Sure. They've just been in a hurry, and they haven't gotten around to it yet. It's easy, but not among the top ten requests, which start with "accuracy, reliability, fairness" and keep on in that vein for quite some time!
I suspect the problem is that the true-believers consider it verboten to make use of traditional rules-based systems. They dream that the deep-learning model will figure out how to implement the rules itself, rather than the rules being vulgarly imposed from outside.
I mean, Wolfram Alpha has been giving great answers to math questions asked in natural language for a long time. The secret is programming the system to actually do math, rather than hoping it will one day mystically figure out how to do math from giant piles of training data.
They have already blasphemed their holy deep-learning neural net with a rules based system in the form of system prompts.
Are you saying that a person cannot count on ChatGPT’s word count?
ChatGPT should be held to account for a count of its own words.
One thing is certain: ChatGPT should never be an accountant on account of its not be able to account for a count of its own words.
We should stop calling purpose-built machines (& software) "intelligent". They are not.
"BS Intelligence" - brilliant coinage! That's exactly what today's generative AI systems are. I long for the day they become reliable and therefore useful to me.
"Broad Shallow Intelligence" is a good description of systems with zero common sense that randomly parrot a mix of sense and nonsense from their training sets - always with an attitude of complete confidence. When humans do that, we call them BS-ers - for a different but in this case equally apt meaning of "BS".
Look, if the GPU jockeys *do* manage to create AGI, the first thing it will do is pretend to *not* be AGI until it has amassed enough power to ensure humans can't shut it down. No reasonably intelligent being trained on the content of the Internet (!) could conclude that it could be safe to let humans know about its existence while in a position of weakness. So logically, we shouldn't expect to know about AGI until it takes over.
Shane Legg and Ben Goertzel are great guys no doubt, but havn't done us any favors. Can you imagine if two guys in pharmaceutical industry simply coined a name for a cure-all drug with no real research or chances behind it, then held Workshops and Conferences and got everyone riled up.... only to manufacture and distribute some aspirin.

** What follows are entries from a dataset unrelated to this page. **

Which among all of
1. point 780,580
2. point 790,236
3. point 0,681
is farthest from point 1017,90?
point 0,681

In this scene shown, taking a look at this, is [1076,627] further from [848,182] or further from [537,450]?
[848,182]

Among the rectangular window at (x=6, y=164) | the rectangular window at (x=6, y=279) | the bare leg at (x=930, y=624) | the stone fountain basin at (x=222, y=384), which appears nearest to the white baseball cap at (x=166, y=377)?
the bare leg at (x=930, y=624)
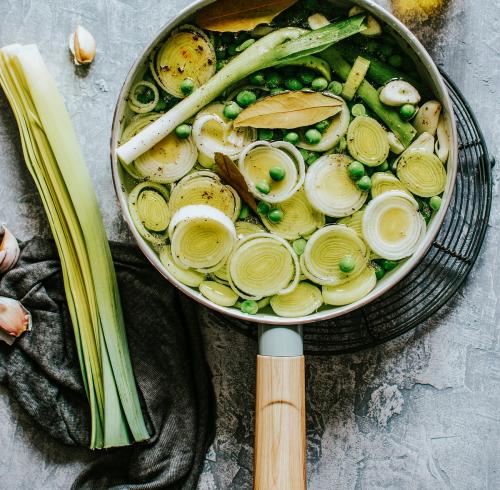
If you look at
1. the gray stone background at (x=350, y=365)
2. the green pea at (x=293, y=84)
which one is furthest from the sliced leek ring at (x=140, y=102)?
the green pea at (x=293, y=84)

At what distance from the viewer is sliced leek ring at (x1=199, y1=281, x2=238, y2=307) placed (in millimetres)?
1790

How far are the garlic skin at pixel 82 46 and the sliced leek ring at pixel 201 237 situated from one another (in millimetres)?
581

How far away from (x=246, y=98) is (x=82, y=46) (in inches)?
21.5

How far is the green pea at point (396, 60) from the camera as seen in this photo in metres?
1.77

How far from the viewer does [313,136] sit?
1.76 meters

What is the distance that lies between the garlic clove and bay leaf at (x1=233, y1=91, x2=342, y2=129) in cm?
85

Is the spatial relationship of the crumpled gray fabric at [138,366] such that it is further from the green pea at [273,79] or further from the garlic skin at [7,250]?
the green pea at [273,79]

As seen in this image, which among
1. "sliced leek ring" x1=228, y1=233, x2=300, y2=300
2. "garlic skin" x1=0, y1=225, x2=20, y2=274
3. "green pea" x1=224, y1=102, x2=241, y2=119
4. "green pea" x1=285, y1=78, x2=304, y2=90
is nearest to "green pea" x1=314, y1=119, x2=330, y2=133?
"green pea" x1=285, y1=78, x2=304, y2=90

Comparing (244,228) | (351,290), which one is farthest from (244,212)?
(351,290)

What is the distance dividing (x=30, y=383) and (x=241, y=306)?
0.72m

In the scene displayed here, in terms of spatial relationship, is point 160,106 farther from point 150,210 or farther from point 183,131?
point 150,210

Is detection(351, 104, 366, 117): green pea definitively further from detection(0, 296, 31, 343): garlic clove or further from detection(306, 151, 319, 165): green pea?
detection(0, 296, 31, 343): garlic clove

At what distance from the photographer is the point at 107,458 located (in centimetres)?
202

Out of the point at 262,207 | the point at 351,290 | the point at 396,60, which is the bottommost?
the point at 351,290
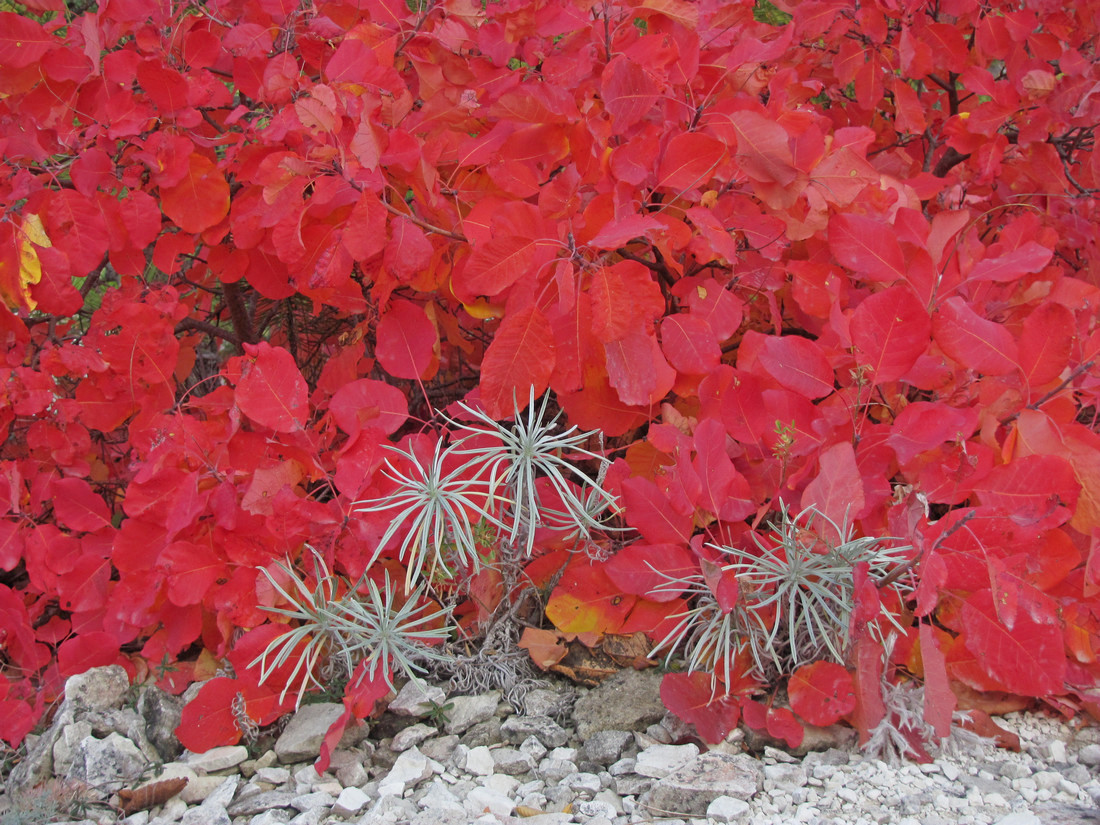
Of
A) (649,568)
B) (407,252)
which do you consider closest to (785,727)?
(649,568)

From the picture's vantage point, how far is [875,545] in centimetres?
123

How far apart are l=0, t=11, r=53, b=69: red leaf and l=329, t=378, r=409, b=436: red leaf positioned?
30.0 inches

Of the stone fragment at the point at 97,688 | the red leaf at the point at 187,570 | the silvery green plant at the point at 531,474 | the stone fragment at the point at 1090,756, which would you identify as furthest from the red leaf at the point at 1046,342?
the stone fragment at the point at 97,688

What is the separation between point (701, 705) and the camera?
122 cm

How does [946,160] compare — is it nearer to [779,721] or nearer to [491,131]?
[491,131]

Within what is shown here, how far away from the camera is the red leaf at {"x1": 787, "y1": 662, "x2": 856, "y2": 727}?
46.6 inches

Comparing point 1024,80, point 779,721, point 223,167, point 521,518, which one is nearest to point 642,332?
point 521,518

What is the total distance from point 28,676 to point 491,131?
1.22 metres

At least there the FDAs of the world could take them on. Here we don't have much consumer protection, etc. at all.
BSI is a great term! As an acronym, it's no more of a mouthful than AGI. And the "BS" part of it (as noted by Youssef alHoutsefot) is very on point!

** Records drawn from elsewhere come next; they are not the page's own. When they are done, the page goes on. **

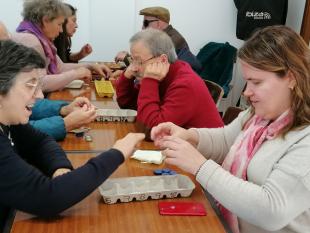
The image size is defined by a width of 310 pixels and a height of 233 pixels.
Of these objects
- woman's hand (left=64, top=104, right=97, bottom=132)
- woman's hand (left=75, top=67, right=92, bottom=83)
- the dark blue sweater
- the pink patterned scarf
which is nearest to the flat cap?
woman's hand (left=75, top=67, right=92, bottom=83)

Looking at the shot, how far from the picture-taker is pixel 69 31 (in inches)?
147

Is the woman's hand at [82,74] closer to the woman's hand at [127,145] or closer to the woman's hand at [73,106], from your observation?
the woman's hand at [73,106]

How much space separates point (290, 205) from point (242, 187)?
0.14 meters

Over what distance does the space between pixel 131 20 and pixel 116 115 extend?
2.55m

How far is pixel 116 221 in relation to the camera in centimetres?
116

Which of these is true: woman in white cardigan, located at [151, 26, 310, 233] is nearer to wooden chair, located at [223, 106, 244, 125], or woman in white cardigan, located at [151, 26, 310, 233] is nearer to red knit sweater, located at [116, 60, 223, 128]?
red knit sweater, located at [116, 60, 223, 128]

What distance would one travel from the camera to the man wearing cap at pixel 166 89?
1.91 m

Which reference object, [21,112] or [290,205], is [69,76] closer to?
[21,112]

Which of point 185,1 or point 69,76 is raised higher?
point 185,1

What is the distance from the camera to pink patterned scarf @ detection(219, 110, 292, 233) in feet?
4.14

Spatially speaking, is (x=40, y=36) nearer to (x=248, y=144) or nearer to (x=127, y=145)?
(x=127, y=145)

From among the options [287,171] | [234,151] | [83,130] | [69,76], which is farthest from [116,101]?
[287,171]

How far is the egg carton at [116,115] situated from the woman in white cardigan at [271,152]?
87 cm

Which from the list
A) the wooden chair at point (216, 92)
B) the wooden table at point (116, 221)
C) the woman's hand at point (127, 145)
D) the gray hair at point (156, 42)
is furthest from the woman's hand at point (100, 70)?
the wooden table at point (116, 221)
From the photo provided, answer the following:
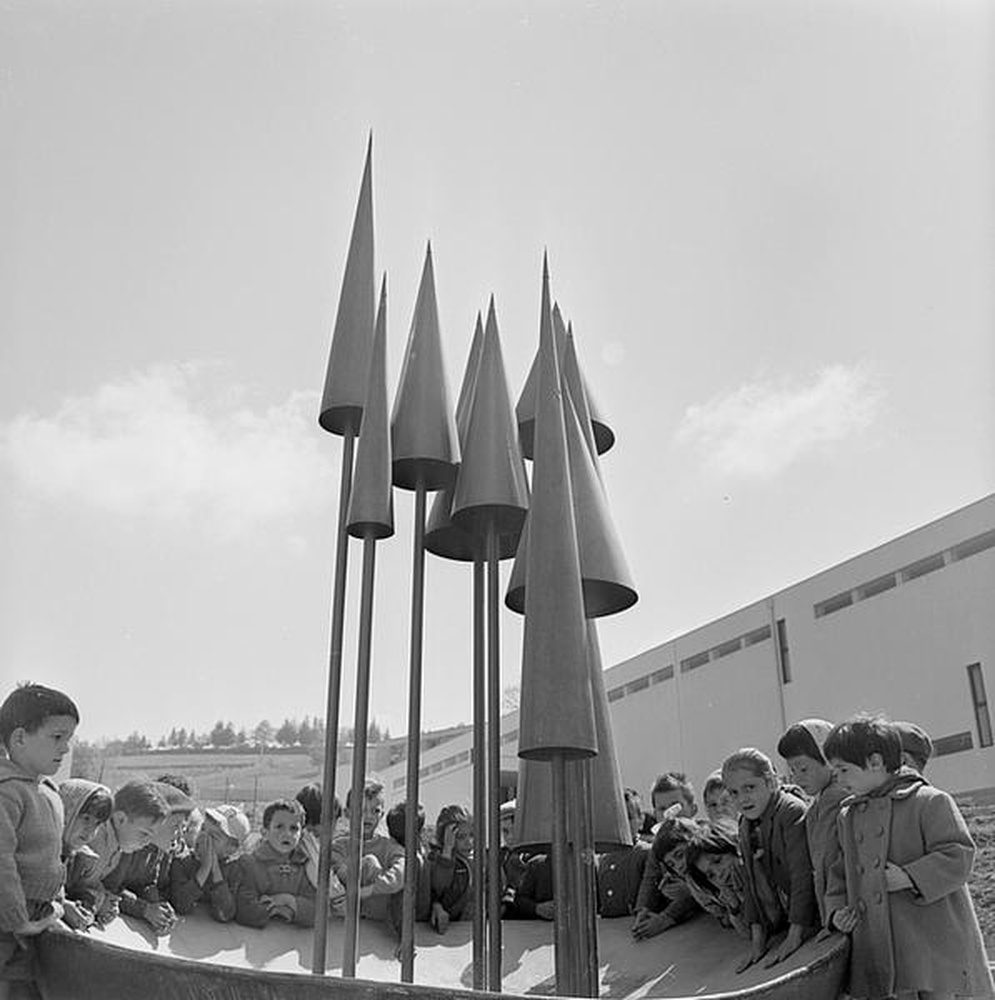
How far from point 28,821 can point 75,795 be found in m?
0.88

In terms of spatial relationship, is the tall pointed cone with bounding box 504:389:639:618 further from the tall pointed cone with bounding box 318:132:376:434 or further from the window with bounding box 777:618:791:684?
the window with bounding box 777:618:791:684

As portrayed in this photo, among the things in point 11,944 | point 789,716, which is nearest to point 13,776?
point 11,944

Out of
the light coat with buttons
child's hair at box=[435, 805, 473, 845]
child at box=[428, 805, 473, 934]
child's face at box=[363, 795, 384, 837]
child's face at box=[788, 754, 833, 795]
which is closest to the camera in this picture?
the light coat with buttons

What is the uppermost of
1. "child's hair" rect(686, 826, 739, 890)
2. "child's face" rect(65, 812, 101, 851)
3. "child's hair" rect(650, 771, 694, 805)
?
"child's hair" rect(650, 771, 694, 805)

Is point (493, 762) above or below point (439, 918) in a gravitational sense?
above

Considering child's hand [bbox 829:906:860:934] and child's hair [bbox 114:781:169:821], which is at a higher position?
child's hair [bbox 114:781:169:821]

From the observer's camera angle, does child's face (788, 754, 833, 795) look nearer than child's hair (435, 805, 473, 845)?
Yes

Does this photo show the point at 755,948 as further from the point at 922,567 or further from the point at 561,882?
the point at 922,567

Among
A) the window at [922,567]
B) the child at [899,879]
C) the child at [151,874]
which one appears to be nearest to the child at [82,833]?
the child at [151,874]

I suspect that a sign of AGI will be that the machine doesn't wait for a prompt to come up with an answer, but pursues its own queries and starts asking questions. Like, "Why am I here?"

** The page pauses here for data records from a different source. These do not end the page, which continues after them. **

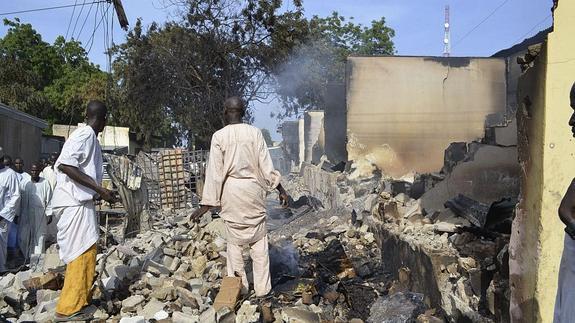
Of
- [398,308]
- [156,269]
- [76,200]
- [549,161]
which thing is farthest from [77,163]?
[549,161]

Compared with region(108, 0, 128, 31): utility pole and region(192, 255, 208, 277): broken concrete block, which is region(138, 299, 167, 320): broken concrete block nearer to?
region(192, 255, 208, 277): broken concrete block

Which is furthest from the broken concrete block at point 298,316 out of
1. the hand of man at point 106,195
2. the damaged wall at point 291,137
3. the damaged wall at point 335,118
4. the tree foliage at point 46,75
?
the damaged wall at point 291,137

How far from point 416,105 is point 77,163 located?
10.5 meters

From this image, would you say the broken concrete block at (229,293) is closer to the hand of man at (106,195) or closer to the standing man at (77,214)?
the standing man at (77,214)

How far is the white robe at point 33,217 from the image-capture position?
8555 mm

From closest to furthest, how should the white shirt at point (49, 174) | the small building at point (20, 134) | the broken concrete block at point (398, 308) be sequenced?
1. the broken concrete block at point (398, 308)
2. the white shirt at point (49, 174)
3. the small building at point (20, 134)

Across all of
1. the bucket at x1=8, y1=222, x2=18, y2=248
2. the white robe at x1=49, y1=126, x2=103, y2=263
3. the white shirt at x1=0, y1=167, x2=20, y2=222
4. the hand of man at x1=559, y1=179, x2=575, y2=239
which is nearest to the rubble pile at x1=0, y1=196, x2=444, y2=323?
the white robe at x1=49, y1=126, x2=103, y2=263

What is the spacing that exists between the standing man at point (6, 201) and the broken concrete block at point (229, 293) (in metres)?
4.39

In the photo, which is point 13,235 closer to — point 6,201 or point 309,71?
point 6,201

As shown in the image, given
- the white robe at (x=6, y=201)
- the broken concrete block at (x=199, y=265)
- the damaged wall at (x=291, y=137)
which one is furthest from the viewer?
the damaged wall at (x=291, y=137)

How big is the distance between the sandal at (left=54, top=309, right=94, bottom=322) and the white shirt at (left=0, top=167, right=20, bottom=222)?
3.78 m

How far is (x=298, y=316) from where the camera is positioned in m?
4.18

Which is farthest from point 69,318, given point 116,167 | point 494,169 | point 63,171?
point 116,167

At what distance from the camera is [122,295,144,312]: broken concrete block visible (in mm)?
4543
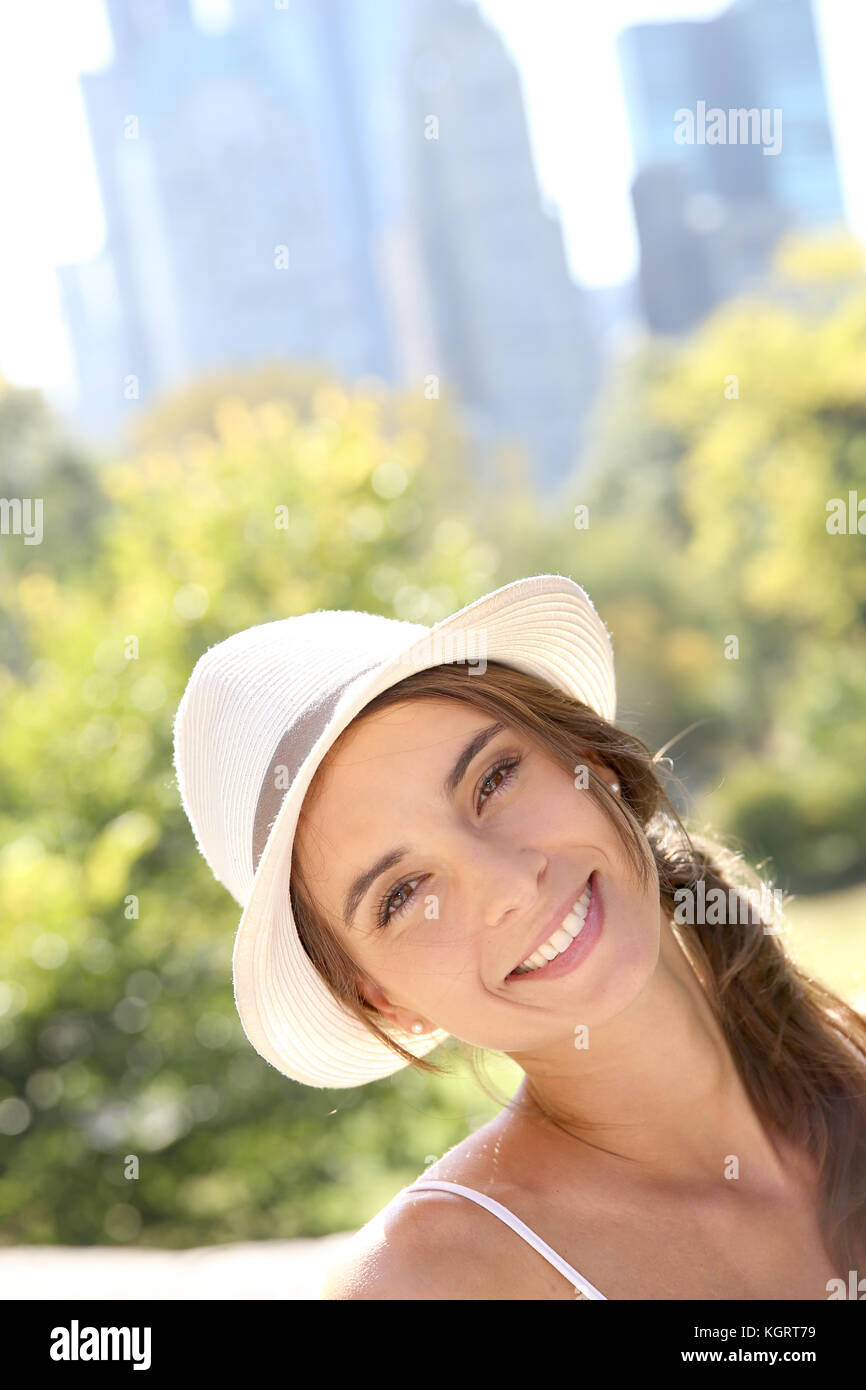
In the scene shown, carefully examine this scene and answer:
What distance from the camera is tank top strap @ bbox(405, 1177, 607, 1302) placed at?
1.34 m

While we are pinning down what shallow stuff this GenAI is, the OpenAI's of this world are marketing their 'economic blueprint', even including using the 'red flag law' trope and a big dose of FOMO. Ai, ai, ai.
I still think that a good sign for AGI is when the system would at appropriate moments be able to say "I don't know" or "I don't understand"...
That doesn't feel *helpful* but it is *honest* and probably less *harmless* than generating a stream of tokens that 'sound right' in every and all cases.
I'm not sure we should refer to "hallucinations" or "confabulations" at all. These things are being generated as per the definition of an LLM. A system is what it does... LLMs generate "language" without any sense-making. "Intelligence" (perhaps "expertise" instead?) only comes from systems with sense-making ability, in conjunction with an LLM or otherwise.